> REQUIRED TASK A:
Answer these questions using the passage on antiderivatives:
(i) What is the first solution the passage offers for the differential equation y′ = 2x?
(ii) What kind of letters does the passage say are often used to denote antiderivatives?
(iii) What does the integration symbol represent, according to the passage?
> REQUIRED TASK B: Output the section of the passage on antiderivatives word for word, starting at "And yet another?" and ending at "to denote antiderivatives.".

====== READING PASSAGE

Given a function $y=f(x)$, a differential equation is one that incorporates $y$, $x$, and the derivatives of $y$. For instance, a simple differential equation is:
$${y}^{\prime}=2x.$$ |
Solving a differential equation amounts to finding a function $y$ that satisfies the given equation. Take a moment and consider that equation; can you find a function $y$ such that ${y}^{\prime}=2x$?
Can you find another?
And yet another?
Hopefully one was able to come up with at least one solution: $y={x}^{2}$. “Finding another” may have seemed impossible until one realizes that a function like $y={x}^{2}+1$ also has a derivative of $2x$. Once that discovery is made, finding “yet another” is not difficult; the function $y={x}^{2}+123,456,789$ also has a derivative of $2x$. The differential equation ${y}^{\prime}=2x$ has many solutions. This leads us to some definitions.
Let a function $f(x)$ be given. An antiderivative of $f(x)$ is a function $F(x)$ such that ${F}^{\prime}(x)=f(x)$.
We refer to an antiderivative of $f$, as opposed to the antiderivative of $f$, since antiderivatives are not unique. We often use upper-case letters to denote antiderivatives.
Let $F(x)$ and $G(x)$ be antiderivatives of $f(x)$ on an interval. Then there exists a constant $C$ such that
$$G(x)=F(x)+C.$$ |
Suppose that $a$ and $b$ are two distinct points in the interval. Then by applying the Mean Value Theorem to the function $G(x)-F(x)$, there is a point $c$ between $a$ and $b$ so that
$$(G(b)-F(b))-(G(a)-F(a))=({G}^{\prime}(c)-{F}^{\prime}(c))(b-a)=(f(c)-f(c))(b-a)=0.$$ |
Because this holds for any $a$ and $b$ in the interval, $G(b)-F(b)$ is constant for all possible $b$. ∎
Given a function $f$ and one of its antiderivatives $F$, we know all antiderivatives of $f$ have the form $F(x)+C$ for some constant $C$.
The set of all antiderivatives of $f(x)$ is the indefinite integral of $f$, denoted by
$$\int f(x)\mathrm{d}x.$$ |
Let’s analyze this indefinite integral notation.
The integration symbol, $\int $, is in reality an “elongated S,” representing “take the sum.” We will later see how sums and antiderivatives are related.

============
====== ENTRIES

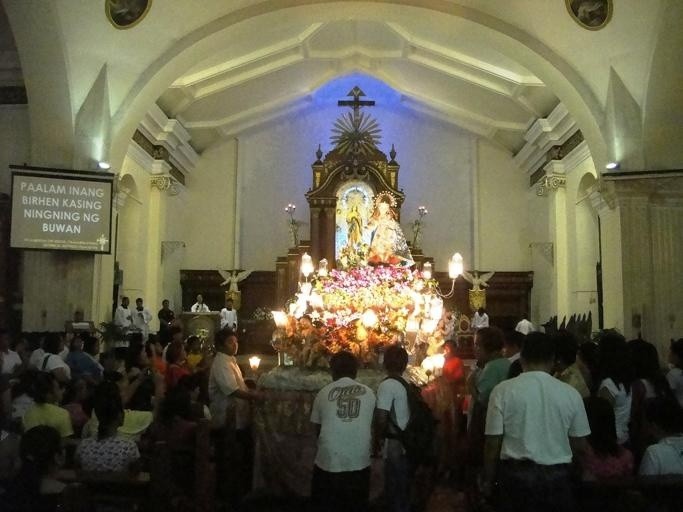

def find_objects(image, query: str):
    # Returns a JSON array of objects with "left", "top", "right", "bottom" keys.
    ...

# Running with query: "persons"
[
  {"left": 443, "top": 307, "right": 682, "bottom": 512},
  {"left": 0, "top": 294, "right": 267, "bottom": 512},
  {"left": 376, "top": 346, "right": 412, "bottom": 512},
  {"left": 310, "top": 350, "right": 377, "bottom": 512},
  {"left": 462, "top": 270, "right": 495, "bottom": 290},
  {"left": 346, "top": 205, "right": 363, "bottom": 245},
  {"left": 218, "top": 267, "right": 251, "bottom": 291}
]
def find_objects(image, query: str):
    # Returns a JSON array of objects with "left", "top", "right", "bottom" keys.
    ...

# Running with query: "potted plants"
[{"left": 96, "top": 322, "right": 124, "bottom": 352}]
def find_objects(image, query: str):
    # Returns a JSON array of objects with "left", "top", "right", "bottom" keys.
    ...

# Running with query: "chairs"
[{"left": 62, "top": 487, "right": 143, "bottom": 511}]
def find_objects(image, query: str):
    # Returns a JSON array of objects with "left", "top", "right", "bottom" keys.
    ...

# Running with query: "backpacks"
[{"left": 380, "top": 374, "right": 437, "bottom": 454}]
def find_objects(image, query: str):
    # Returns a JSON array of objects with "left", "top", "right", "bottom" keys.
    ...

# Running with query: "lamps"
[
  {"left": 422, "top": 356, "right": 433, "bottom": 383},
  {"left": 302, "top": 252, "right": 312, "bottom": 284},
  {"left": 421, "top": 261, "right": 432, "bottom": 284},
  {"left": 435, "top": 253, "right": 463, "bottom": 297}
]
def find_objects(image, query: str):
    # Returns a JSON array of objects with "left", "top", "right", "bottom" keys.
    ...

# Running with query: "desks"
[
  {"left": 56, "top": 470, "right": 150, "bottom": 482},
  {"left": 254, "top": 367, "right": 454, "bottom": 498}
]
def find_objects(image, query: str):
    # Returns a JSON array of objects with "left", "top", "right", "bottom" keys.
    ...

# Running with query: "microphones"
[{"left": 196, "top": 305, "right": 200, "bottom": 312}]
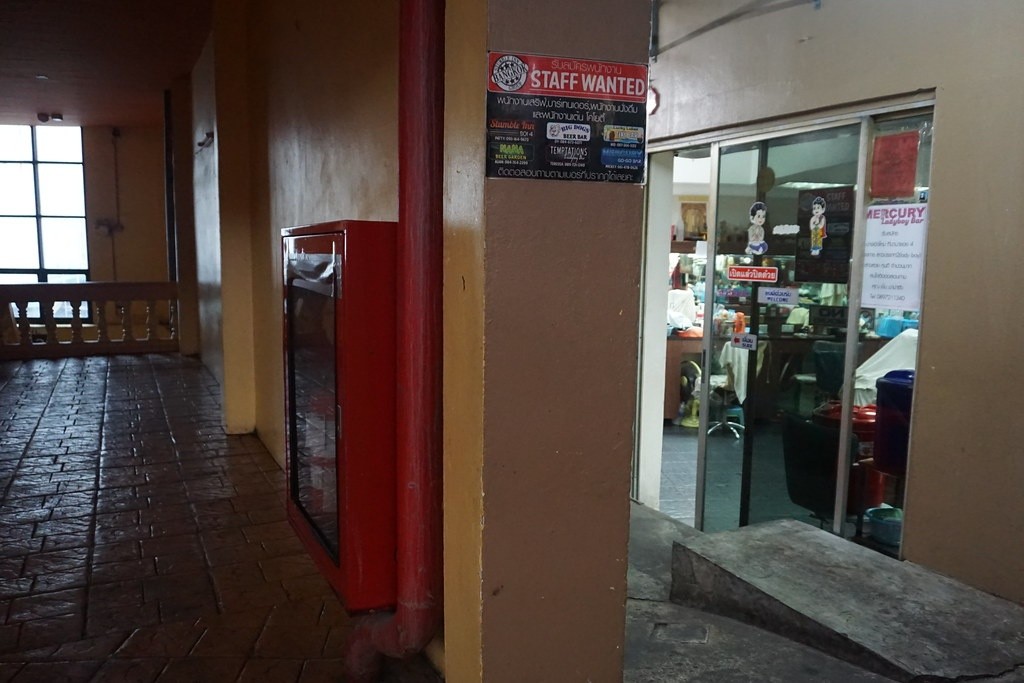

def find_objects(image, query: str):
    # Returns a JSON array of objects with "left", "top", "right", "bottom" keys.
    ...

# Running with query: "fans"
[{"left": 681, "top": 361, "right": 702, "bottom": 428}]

============

> WORKED ANSWER A:
(i) y = x²
(ii) Upper-case letters
(iii) It is an "elongated S," representing "take the sum."

> WORKED ANSWER B:
And yet another?
Hopefully one was able to come up with at least one solution: $y={x}^{2}$. “Finding another” may have seemed impossible until one realizes that a function like $y={x}^{2}+1$ also has a derivative of $2x$. Once that discovery is made, finding “yet another” is not difficult; the function $y={x}^{2}+123,456,789$ also has a derivative of $2x$. The differential equation ${y}^{\prime}=2x$ has many solutions. This leads us to some definitions.
Let a function $f(x)$ be given. An antiderivative of $f(x)$ is a function $F(x)$ such that ${F}^{\prime}(x)=f(x)$.
We refer to an antiderivative of $f$, as opposed to the antiderivative of $f$, since antiderivatives are not unique. We often use upper-case letters to denote antiderivatives.